[Stored data]
--------------------

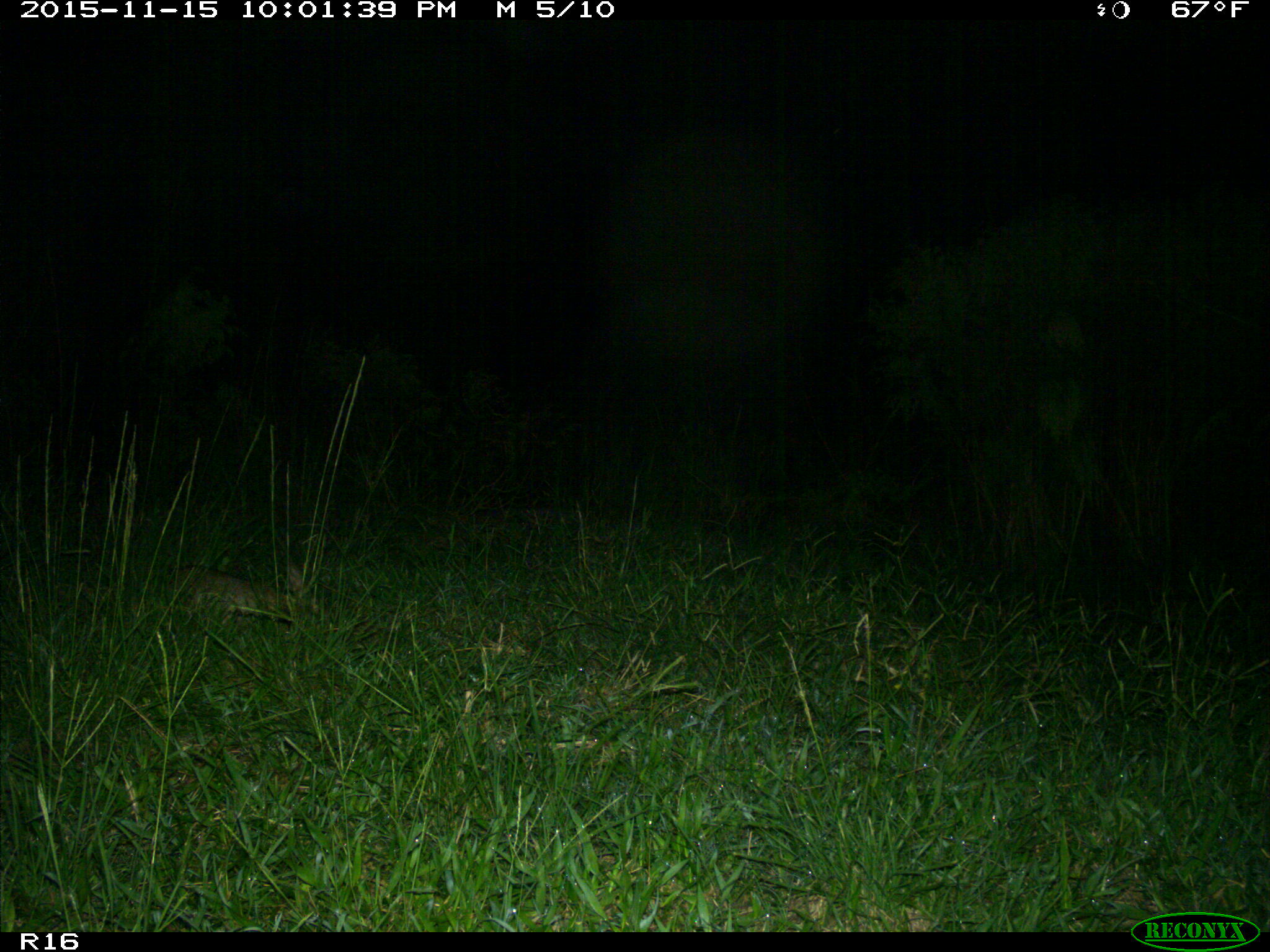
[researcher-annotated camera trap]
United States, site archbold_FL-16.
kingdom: Animalia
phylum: Chordata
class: Mammalia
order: Lagomorpha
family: Leporidae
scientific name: Leporidae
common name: rabbits and hares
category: unidentified rabbit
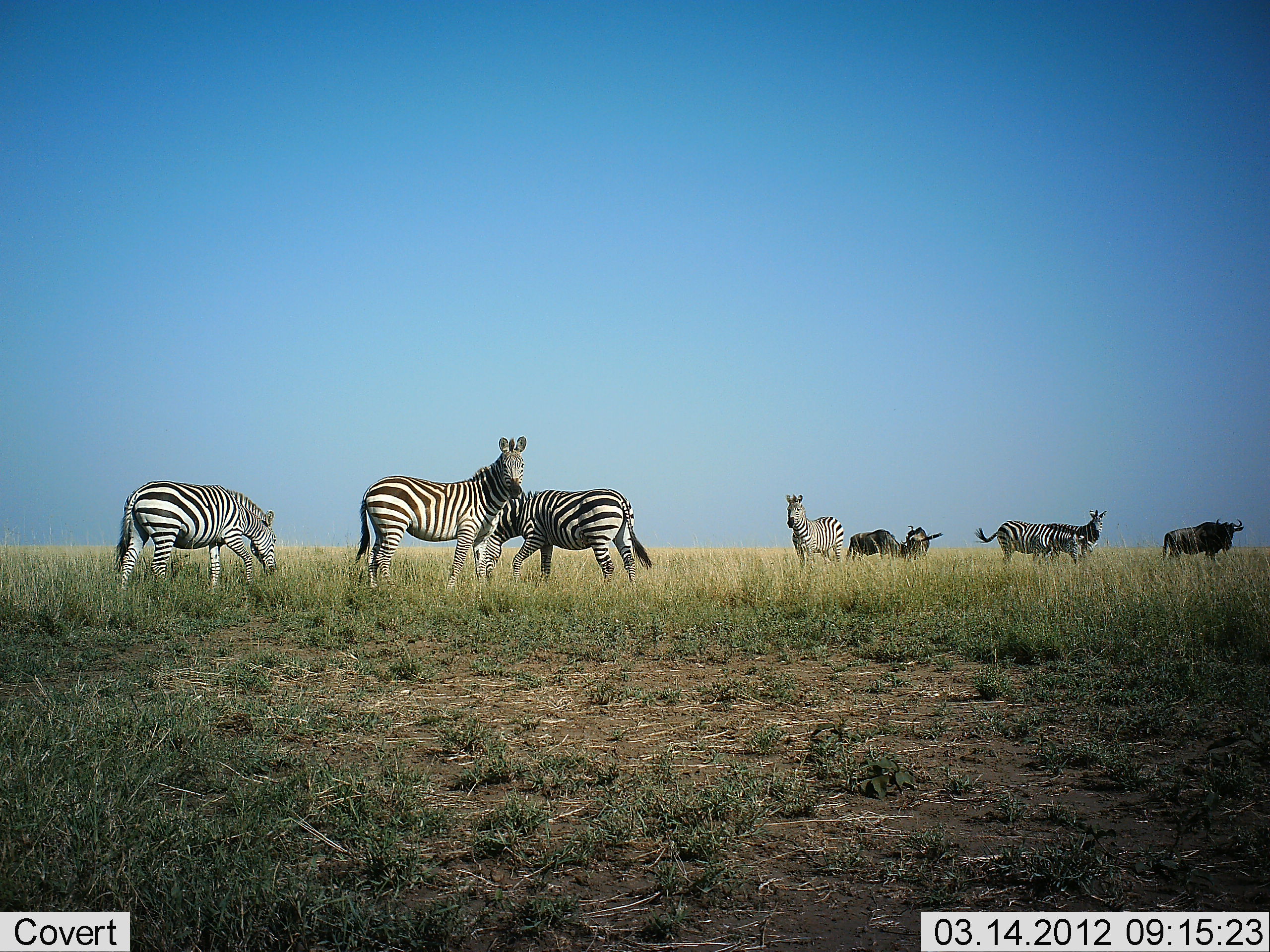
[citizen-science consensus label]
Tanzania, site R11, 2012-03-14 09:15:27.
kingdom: Animalia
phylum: Chordata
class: Mammalia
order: Artiodactyla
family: Bovidae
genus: Connochaetes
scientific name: Connochaetes taurinus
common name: blue wildebeest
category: wildebeest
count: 3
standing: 84%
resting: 5%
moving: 0%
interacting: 5%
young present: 0%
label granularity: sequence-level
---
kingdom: Animalia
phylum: Chordata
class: Mammalia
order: Perissodactyla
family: Equidae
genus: Equus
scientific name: Equus quagga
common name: plains zebra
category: zebra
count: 6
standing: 87%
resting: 4%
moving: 4%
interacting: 9%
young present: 0%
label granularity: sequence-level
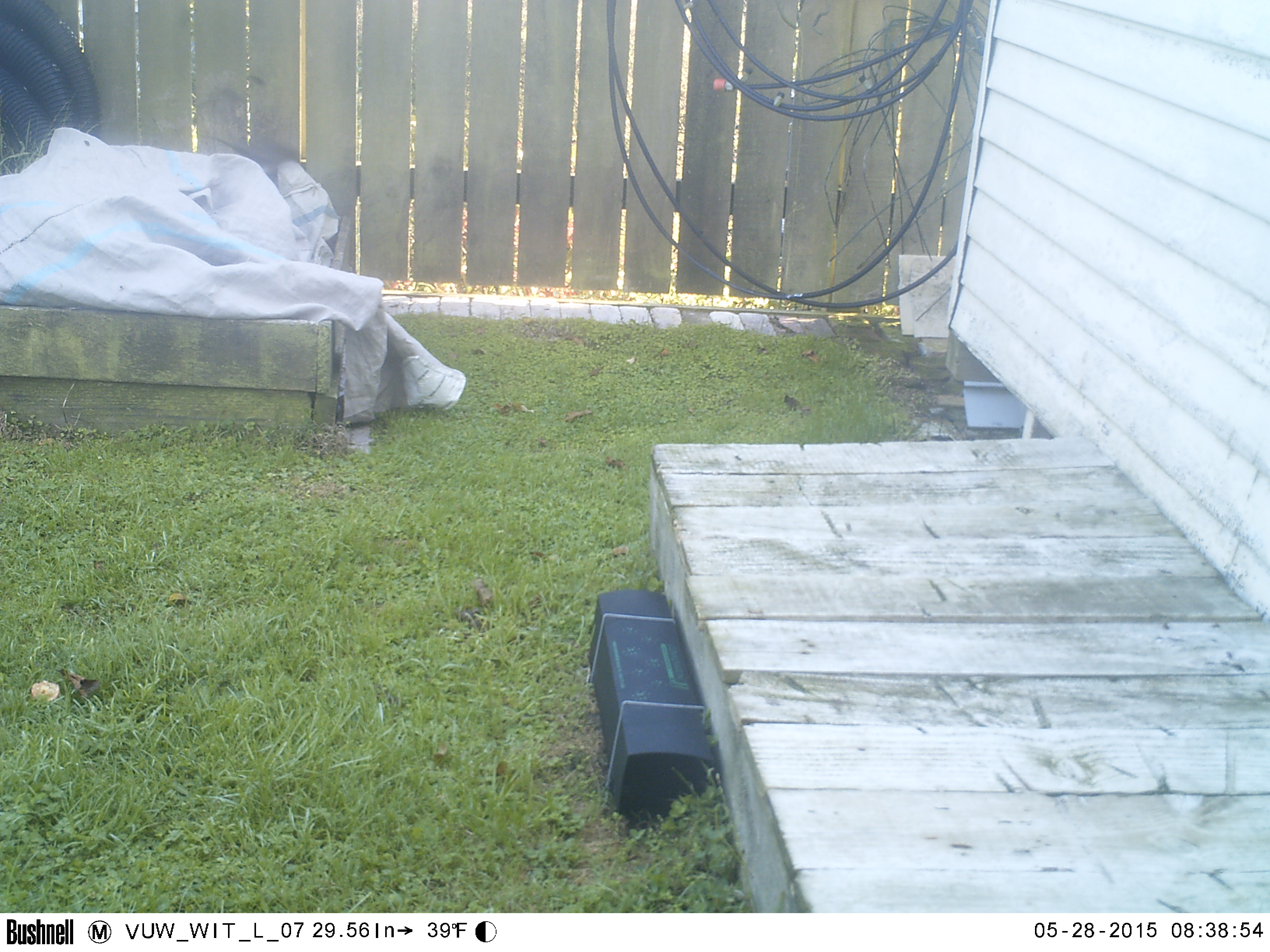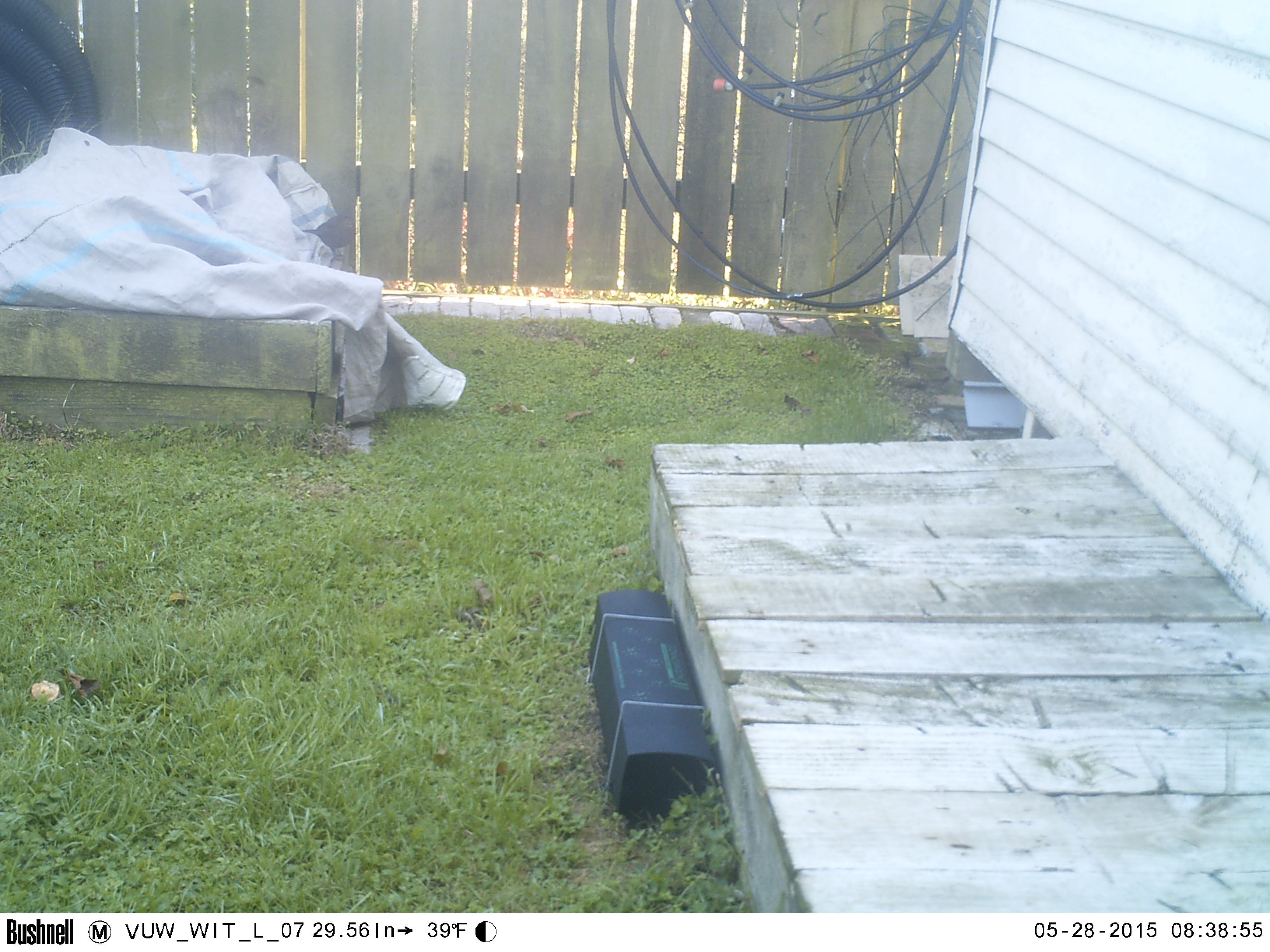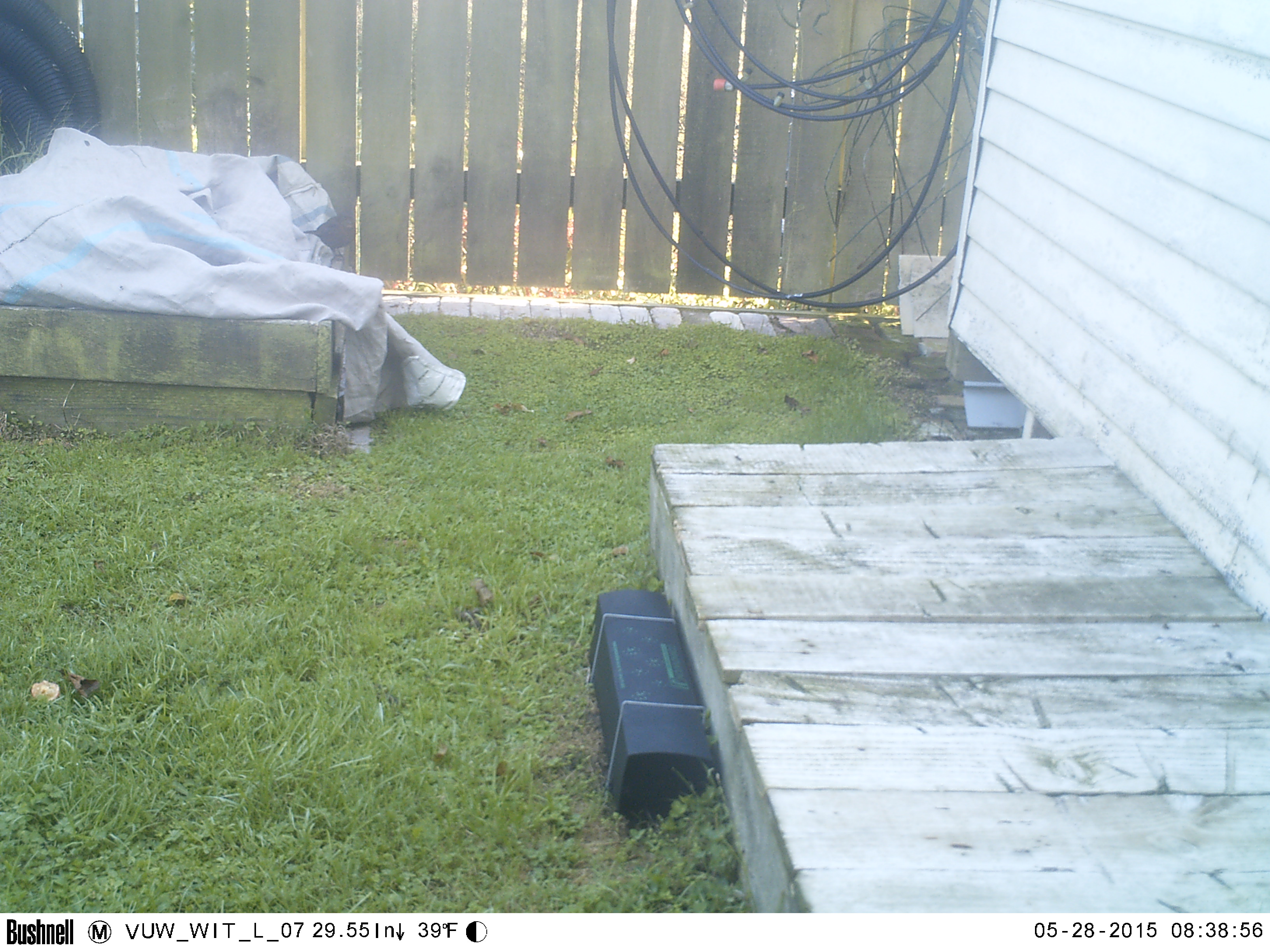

--------------------

_What you will do_
Every record gets retyped exactly; no picture goes into the copy.

_Expected answer_
[researcher-annotated camera trap]
United States, site archbold_FL-16.
kingdom: Animalia
phylum: Chordata
class: Mammalia
order: Lagomorpha
family: Leporidae
scientific name: Leporidae
common name: rabbits and hares
category: unidentified rabbit
[citizen-science consensus label]
Tanzania, site R11, 2012-03-14 09:15:27.
kingdom: Animalia
phylum: Chordata
class: Mammalia
order: Artiodactyla
family: Bovidae
genus: Connochaetes
scientific name: Connochaetes taurinus
common name: blue wildebeest
category: wildebeest
count: 3
standing: 84%
resting: 5%
moving: 0%
interacting: 5%
young present: 0%
label granularity: sequence-level
---
kingdom: Animalia
phylum: Chordata
class: Mammalia
order: Perissodactyla
family: Equidae
genus: Equus
scientific name: Equus quagga
common name: plains zebra
category: zebra
count: 6
standing: 87%
resting: 4%
moving: 4%
interacting: 9%
young present: 0%
label granularity: sequence-level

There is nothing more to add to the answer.